▶ **GIVEN DATA**:
• • • •

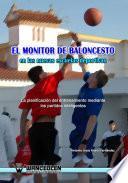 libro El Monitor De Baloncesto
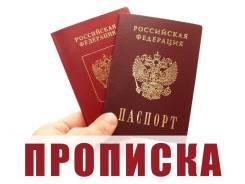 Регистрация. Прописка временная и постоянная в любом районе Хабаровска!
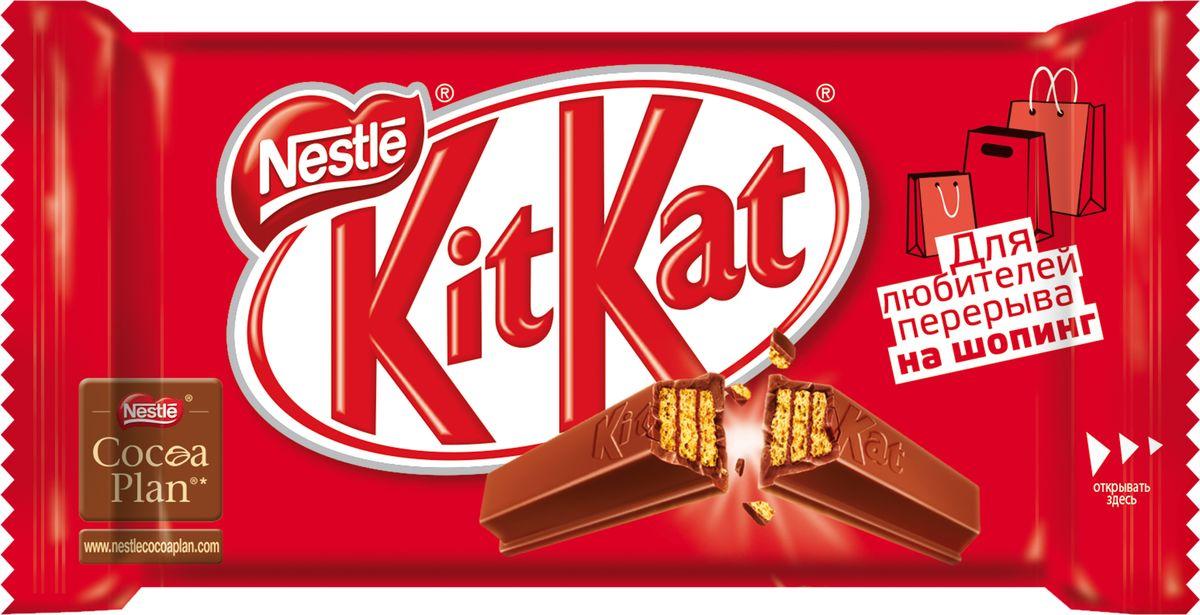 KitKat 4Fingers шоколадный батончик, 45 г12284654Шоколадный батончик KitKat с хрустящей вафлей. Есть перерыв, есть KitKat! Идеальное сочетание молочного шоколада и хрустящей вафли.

• • • •

▶ **WORK REQUEST**: Exact repetition of the material above is required, with the images removed.

▶ **PROBLEM SOLUTION**:
 libro El Monitor De Baloncesto
 Регистрация. Прописка временная и постоянная в любом районе Хабаровска!
 KitKat 4Fingers шоколадный батончик, 45 г12284654Шоколадный батончик KitKat с хрустящей вафлей. Есть перерыв, есть KitKat! Идеальное сочетание молочного шоколада и хрустящей вафли.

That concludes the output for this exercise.